Stored data entries

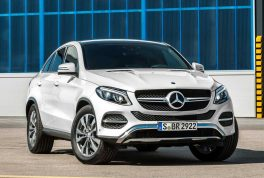 1-mercedes-benz-gle-coupe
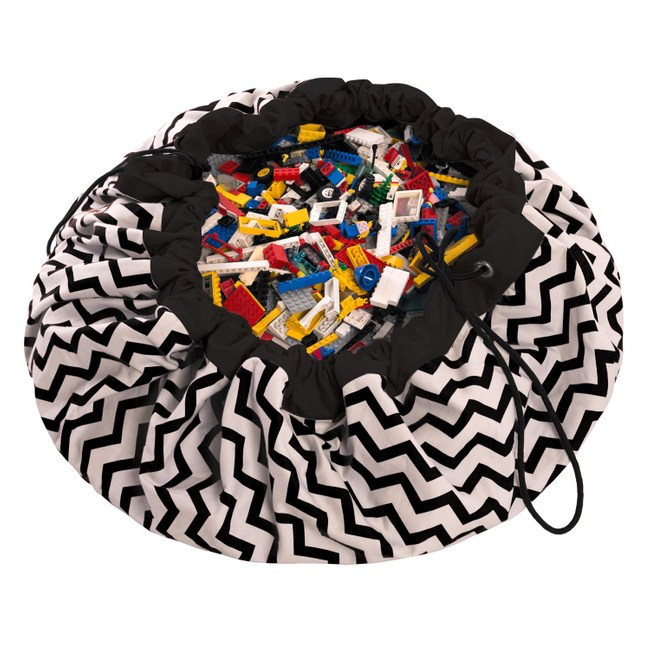 Play & Go玩具整理袋 - 電波黑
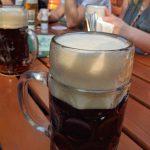 фото пива дункель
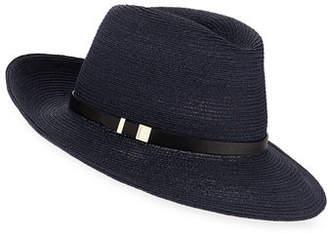 Inverni Florence Hemp-Blend Fedora w/ Leather Hat Band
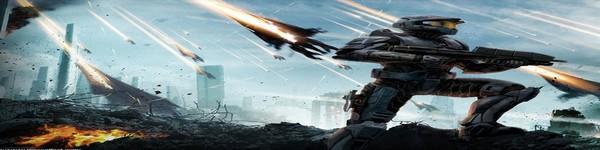 [Jeu] – La montée descente – Les modo du forum - Page 3 Halo11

AIM OF THE EXERCISE - Type out the entries again without a single change, and leave the pictures out.

TASK OUTPUT -
 1-mercedes-benz-gle-coupe
 Play & Go玩具整理袋 - 電波黑
 фото пива дункель
 Inverni Florence Hemp-Blend Fedora w/ Leather Hat Band
 [Jeu] – La montée descente – Les modo du forum - Page 3 Halo11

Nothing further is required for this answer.